▶ TO BE DONE
Reproduce the entries from the line containing "What is the distance of the" through the end of the entries, inclusive, renaming "wooden mantel beam" to "timber mantel beam" and leaving everything else unchanged.

#### ENTRIES SHOWN ####

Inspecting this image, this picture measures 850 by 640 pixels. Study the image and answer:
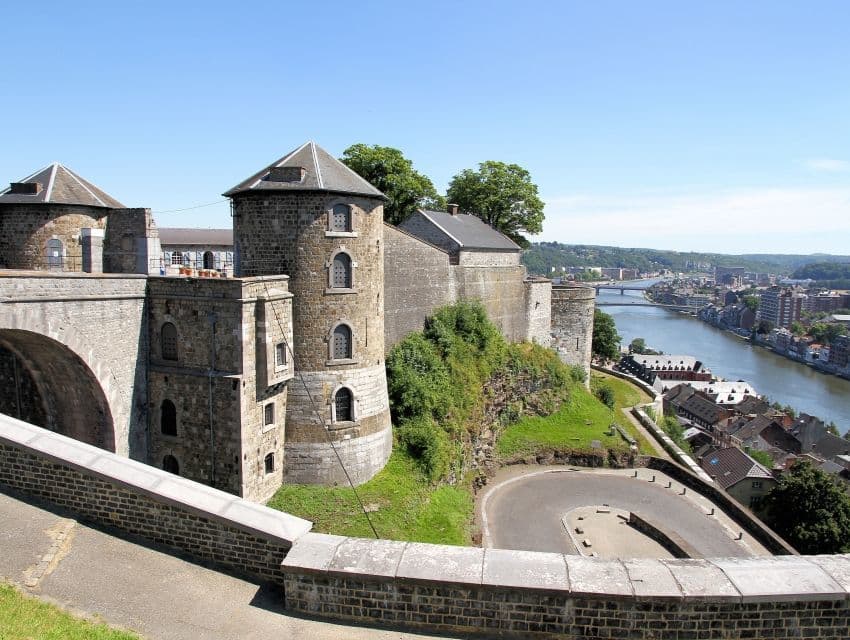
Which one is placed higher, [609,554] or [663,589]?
[663,589]

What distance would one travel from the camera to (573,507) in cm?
2422

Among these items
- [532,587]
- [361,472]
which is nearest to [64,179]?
[361,472]

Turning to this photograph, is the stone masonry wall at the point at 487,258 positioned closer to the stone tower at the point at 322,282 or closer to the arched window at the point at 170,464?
the stone tower at the point at 322,282

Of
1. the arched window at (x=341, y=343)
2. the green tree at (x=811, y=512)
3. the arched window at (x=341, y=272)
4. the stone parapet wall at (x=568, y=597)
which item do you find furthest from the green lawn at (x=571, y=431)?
the stone parapet wall at (x=568, y=597)

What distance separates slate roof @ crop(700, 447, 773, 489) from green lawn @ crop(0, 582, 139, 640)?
43.3m

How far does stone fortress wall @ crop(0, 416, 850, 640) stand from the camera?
239 inches

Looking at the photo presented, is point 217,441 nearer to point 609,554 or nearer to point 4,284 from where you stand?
point 4,284

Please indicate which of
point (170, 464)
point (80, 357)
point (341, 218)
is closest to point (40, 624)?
point (80, 357)

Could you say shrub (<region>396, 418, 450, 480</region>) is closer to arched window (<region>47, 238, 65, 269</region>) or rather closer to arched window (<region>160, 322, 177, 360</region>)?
arched window (<region>160, 322, 177, 360</region>)

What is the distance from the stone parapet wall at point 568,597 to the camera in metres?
6.06

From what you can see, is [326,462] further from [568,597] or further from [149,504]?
[568,597]

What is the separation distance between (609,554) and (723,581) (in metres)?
15.6

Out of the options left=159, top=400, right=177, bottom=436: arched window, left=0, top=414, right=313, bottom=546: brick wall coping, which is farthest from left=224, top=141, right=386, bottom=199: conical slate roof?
left=0, top=414, right=313, bottom=546: brick wall coping

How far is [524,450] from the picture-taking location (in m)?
28.6
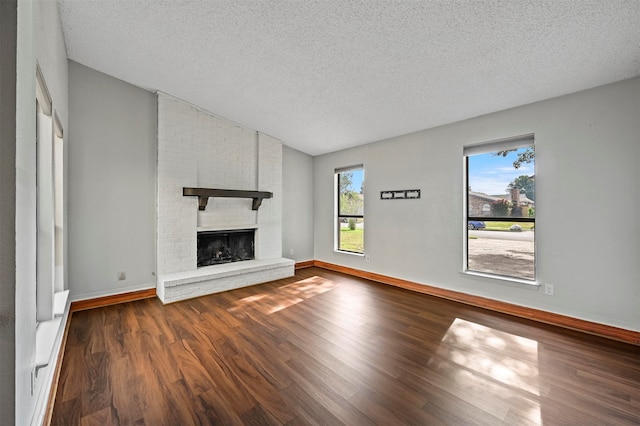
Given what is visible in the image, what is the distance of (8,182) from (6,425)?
879 mm

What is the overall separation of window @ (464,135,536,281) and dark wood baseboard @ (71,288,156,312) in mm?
4641

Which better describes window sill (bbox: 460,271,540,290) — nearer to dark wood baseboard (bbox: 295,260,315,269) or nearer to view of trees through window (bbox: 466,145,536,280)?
view of trees through window (bbox: 466,145,536,280)

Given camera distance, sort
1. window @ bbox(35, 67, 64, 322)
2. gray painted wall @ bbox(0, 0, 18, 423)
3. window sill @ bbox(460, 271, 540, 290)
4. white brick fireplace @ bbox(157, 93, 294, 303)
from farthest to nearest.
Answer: white brick fireplace @ bbox(157, 93, 294, 303), window sill @ bbox(460, 271, 540, 290), window @ bbox(35, 67, 64, 322), gray painted wall @ bbox(0, 0, 18, 423)

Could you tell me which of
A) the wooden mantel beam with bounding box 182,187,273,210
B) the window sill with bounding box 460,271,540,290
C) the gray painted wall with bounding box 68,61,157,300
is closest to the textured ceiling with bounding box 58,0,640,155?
the gray painted wall with bounding box 68,61,157,300

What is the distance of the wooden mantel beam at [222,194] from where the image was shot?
3947 millimetres

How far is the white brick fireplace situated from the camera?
382 centimetres

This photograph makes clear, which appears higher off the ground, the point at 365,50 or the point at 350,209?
the point at 365,50

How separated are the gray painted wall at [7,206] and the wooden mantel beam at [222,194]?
307 cm

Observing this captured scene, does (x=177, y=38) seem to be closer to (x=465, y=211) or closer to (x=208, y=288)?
(x=208, y=288)

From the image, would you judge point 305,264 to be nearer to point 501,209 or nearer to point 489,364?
point 501,209

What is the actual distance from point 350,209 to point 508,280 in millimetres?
2928

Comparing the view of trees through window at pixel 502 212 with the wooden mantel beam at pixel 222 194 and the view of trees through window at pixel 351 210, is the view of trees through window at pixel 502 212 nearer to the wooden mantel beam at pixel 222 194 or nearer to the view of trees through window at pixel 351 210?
the view of trees through window at pixel 351 210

####

▶ ANSWER TO THE TASK
What is the distance of the timber mantel beam at [222,194] from where the image was shot?
3947 millimetres

How far is the white brick fireplace situated from the camera?
382 centimetres

This photograph makes clear, which appears higher off the ground, the point at 365,50 or the point at 350,209?
the point at 365,50

How separated are the gray painted wall at [7,206] and the timber mantel beam at [222,194]?
307 cm

Observing this captured scene, does (x=177, y=38) seem to be closer to (x=465, y=211) or closer to (x=208, y=288)?
(x=208, y=288)

From the image, would you judge point 305,264 to be nearer to point 501,209 or nearer to point 489,364?
point 501,209

What is the actual distance from point 350,209 to point 508,280 in millimetres?
2928

Comparing the view of trees through window at pixel 502 212 with the timber mantel beam at pixel 222 194 and the view of trees through window at pixel 351 210, is the view of trees through window at pixel 502 212 nearer to the timber mantel beam at pixel 222 194 or nearer to the view of trees through window at pixel 351 210?
the view of trees through window at pixel 351 210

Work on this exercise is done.